To counter an accident in which a hot reactor core of molten fuel might burrow into the earth, the notorious “China Syndrome”, the EPR has a “core catcher” consisting of a concrete basin specially designed to prevent this happening. Other features are separate compartments for the heat transport (coolant) pumps and a pool of water at the base of the reactor.

It seems that these special features may have caused some of the delays and cost overruns experienced during the construction of the first EPR at Olkiluoto, Finland which is already 25-50% over budget and more than two years behind schedule. Problems in welding the steel containment shell and pouring concrete to the required specifications for the core catcher are reported to have been problems.  The second EPR being built at Flamanville Normandy is also having some construction problems but apparently less severe than in Finland showing that AREVA is well on the learning curve.
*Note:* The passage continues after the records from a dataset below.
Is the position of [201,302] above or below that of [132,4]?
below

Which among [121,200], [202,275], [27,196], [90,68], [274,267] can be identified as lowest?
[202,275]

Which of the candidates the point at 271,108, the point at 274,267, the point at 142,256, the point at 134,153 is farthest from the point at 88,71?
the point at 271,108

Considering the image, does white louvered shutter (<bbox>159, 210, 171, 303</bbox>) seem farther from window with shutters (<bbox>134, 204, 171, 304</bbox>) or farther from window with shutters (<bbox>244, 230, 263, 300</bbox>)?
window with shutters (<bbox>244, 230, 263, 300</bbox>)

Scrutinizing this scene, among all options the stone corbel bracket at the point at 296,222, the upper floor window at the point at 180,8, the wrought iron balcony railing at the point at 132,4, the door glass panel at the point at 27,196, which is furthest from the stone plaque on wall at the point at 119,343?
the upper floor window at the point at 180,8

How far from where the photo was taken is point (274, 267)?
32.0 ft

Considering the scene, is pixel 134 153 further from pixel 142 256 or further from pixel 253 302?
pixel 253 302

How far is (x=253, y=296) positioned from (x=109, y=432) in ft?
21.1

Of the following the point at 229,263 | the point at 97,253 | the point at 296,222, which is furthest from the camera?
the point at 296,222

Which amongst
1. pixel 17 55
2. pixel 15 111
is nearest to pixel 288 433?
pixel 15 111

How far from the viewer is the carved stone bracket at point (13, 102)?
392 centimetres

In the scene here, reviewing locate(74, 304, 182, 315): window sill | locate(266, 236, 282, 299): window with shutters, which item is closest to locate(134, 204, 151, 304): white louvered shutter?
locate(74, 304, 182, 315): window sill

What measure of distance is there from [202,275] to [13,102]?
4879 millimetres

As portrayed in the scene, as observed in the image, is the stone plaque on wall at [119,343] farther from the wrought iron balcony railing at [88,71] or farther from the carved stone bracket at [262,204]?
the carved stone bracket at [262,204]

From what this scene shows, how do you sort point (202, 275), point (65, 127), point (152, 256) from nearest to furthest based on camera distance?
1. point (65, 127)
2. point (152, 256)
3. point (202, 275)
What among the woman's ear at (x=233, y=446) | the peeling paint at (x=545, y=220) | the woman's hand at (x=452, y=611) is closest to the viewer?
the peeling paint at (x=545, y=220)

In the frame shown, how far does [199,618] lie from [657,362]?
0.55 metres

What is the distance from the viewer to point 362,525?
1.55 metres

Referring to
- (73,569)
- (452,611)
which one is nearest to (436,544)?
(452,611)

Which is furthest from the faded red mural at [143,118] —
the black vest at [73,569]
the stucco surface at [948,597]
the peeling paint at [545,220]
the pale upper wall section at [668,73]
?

Difficulties in constructability are just one class of the teething problems to be expected in bringing any new complex engineering design into operation and probably will be typical of all three of the so-called Generation 3 reactors under consideration in Canada. The AREVA projects are simply the furthest along whereas the first AP1000 has just started construction and the ACR-1000 has at least another four years to go before a construction start can be made. 

Although I have my own personal misgivings, the EPR would likely prove to be an adequate reactor for use in Canada.